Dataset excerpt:
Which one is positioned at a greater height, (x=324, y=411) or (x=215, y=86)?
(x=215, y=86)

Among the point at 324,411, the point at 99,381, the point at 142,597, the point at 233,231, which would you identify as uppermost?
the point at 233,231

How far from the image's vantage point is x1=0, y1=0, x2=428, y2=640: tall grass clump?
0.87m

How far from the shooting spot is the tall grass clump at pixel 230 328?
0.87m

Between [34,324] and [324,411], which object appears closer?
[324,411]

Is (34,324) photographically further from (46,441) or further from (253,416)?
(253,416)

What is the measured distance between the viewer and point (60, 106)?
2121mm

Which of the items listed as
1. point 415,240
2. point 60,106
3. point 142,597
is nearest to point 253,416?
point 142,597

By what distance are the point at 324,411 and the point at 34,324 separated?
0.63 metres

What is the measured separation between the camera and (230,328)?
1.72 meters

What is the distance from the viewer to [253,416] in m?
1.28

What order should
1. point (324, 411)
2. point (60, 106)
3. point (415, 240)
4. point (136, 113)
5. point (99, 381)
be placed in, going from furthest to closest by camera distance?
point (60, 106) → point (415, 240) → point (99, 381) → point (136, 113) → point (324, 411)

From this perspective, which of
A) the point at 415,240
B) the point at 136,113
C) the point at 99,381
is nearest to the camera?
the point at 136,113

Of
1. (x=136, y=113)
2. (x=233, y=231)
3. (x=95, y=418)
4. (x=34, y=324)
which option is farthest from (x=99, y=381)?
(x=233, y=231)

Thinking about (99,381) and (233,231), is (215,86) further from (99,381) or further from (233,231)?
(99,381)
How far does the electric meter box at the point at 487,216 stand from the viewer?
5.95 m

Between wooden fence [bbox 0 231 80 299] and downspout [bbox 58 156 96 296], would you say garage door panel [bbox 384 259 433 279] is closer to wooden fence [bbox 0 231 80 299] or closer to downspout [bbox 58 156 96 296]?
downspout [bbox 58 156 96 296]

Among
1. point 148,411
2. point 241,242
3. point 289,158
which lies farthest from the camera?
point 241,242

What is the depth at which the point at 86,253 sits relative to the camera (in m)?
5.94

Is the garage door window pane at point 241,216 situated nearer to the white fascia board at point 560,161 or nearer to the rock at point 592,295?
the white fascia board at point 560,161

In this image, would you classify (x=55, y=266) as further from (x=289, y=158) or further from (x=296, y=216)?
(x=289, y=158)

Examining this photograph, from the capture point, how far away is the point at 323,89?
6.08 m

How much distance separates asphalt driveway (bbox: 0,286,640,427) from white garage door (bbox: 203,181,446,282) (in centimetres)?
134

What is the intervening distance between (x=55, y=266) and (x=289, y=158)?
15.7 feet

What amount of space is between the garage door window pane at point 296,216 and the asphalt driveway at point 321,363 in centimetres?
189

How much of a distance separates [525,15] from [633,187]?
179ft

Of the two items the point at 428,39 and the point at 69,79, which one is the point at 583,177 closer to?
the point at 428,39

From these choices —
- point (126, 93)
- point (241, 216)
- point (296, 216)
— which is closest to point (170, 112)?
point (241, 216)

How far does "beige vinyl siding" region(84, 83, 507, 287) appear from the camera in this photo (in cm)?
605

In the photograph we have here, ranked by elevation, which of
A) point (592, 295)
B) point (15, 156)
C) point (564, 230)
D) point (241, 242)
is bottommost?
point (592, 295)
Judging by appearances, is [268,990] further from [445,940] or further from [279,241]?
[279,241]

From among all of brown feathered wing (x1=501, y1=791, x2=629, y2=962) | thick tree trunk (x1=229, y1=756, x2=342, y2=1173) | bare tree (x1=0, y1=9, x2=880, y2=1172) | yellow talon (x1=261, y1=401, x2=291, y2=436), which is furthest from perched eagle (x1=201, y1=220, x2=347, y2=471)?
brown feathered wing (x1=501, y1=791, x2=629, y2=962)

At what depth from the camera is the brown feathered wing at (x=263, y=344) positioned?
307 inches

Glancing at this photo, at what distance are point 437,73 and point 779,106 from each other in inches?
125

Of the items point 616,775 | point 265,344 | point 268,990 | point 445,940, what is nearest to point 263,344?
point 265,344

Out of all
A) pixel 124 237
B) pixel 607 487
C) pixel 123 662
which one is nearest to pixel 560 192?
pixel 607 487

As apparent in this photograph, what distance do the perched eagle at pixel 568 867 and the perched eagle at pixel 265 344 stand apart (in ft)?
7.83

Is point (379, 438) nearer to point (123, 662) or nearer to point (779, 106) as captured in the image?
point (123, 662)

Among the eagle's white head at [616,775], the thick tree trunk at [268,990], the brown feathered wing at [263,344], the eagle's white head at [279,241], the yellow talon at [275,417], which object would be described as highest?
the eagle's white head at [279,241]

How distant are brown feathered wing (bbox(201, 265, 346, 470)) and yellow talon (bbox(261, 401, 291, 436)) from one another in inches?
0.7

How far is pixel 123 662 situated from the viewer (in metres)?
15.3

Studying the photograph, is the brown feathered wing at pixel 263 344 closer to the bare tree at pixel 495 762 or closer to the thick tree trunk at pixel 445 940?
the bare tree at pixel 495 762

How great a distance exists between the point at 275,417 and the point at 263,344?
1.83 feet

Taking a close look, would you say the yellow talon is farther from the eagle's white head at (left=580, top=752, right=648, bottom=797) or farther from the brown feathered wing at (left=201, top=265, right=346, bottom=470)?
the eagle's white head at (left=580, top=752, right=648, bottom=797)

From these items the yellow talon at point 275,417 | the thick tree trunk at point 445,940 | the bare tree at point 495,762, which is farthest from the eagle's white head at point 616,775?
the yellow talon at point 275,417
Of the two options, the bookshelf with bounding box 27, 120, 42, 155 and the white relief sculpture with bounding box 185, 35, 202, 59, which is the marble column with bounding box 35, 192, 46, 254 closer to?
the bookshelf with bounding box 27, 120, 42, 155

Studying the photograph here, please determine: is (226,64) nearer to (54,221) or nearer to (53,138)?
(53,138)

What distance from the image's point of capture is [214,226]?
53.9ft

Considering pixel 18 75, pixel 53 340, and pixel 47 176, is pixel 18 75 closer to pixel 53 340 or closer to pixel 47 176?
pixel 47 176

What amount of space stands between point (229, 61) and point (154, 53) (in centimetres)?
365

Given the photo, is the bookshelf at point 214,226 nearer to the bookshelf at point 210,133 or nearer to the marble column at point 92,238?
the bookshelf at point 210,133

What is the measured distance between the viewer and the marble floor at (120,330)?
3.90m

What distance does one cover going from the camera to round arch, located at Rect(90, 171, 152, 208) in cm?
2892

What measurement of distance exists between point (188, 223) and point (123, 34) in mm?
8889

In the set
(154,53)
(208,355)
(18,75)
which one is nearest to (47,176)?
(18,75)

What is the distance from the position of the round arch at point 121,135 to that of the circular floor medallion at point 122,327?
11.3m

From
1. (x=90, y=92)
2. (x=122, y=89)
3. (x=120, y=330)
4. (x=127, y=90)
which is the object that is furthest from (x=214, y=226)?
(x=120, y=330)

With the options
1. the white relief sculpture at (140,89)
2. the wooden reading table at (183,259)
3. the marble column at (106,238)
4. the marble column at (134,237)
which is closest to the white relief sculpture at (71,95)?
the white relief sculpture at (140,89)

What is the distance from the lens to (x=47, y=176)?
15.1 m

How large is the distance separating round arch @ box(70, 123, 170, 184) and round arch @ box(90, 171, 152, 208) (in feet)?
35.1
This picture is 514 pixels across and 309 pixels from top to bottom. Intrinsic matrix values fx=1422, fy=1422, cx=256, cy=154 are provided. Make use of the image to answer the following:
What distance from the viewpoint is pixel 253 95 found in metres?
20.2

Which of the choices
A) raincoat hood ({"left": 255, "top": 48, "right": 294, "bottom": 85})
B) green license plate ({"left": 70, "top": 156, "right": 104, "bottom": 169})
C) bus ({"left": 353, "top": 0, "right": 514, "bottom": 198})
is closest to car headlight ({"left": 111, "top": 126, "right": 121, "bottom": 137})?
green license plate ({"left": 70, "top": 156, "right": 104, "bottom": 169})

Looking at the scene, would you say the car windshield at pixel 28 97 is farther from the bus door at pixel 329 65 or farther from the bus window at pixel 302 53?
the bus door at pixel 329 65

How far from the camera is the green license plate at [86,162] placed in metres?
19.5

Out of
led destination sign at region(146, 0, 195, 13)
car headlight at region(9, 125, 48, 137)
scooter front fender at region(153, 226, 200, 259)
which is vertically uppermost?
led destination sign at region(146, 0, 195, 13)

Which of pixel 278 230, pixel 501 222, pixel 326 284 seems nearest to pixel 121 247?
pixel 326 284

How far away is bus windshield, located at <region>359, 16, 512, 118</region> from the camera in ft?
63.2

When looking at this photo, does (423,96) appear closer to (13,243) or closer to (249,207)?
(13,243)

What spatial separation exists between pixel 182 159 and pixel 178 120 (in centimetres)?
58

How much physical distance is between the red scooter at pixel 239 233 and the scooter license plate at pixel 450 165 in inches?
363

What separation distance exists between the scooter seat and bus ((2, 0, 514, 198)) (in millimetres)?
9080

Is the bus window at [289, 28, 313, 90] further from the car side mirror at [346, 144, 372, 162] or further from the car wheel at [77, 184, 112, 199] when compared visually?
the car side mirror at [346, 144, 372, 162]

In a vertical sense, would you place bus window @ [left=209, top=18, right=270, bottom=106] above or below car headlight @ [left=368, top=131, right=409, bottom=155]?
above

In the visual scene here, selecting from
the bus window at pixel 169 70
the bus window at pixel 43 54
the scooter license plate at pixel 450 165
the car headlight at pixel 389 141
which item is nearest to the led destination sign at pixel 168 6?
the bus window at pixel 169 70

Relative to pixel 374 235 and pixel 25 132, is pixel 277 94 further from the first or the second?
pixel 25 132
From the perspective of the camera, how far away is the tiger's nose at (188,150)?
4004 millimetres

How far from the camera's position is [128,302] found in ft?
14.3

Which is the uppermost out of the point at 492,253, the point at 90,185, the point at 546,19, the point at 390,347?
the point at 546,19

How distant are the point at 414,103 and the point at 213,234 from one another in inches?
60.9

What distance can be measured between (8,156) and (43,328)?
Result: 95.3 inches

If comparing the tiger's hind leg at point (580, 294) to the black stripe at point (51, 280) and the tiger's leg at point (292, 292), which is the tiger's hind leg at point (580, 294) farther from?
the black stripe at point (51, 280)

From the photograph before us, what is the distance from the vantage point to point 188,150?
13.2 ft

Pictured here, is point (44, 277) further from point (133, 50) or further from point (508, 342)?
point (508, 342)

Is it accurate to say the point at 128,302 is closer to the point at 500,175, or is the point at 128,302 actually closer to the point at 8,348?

■ EXERCISE BRIEF
Output the lines of the dataset excerpt above, from its first line through the line containing "point (60, 106) →" (that line included), as a JSON list of strings with one string per line. Leave out blank lines.

■ ANSWER FOR THIS EXERCISE
[
  "Which one is positioned at a greater height, (x=324, y=411) or (x=215, y=86)?",
  "(x=215, y=86)",
  "Among the point at 324,411, the point at 99,381, the point at 142,597, the point at 233,231, which would you identify as uppermost?",
  "the point at 233,231",
  "How far from the image's vantage point is x1=0, y1=0, x2=428, y2=640: tall grass clump?",
  "0.87m",
  "How far from the shooting spot is the tall grass clump at pixel 230 328?",
  "0.87m",
  "Between [34,324] and [324,411], which object appears closer?",
  "[324,411]",
  "Is (34,324) photographically further from (46,441) or further from (253,416)?",
  "(253,416)",
  "What is the measured distance between the viewer and point (60, 106)?",
  "2121mm",
  "Which of the items listed as",
  "1. point 415,240",
  "2. point 60,106",
  "3. point 142,597",
  "is nearest to point 253,416?",
  "point 142,597",
  "By what distance are the point at 324,411 and the point at 34,324 separated?",
  "0.63 metres",
  "What is the measured separation between the camera and (230,328)?",
  "1.72 meters",
  "What is the distance from the viewer to [253,416] in m?",
  "1.28",
  "What order should",
  "1. point (324, 411)",
  "2. point (60, 106)",
  "3. point (415, 240)",
  "4. point (136, 113)",
  "5. point (99, 381)",
  "be placed in, going from furthest to closest by camera distance?",
  "point (60, 106) → point (415, 240) → point (99, 381) → point (136, 113) → point (324, 411)"
]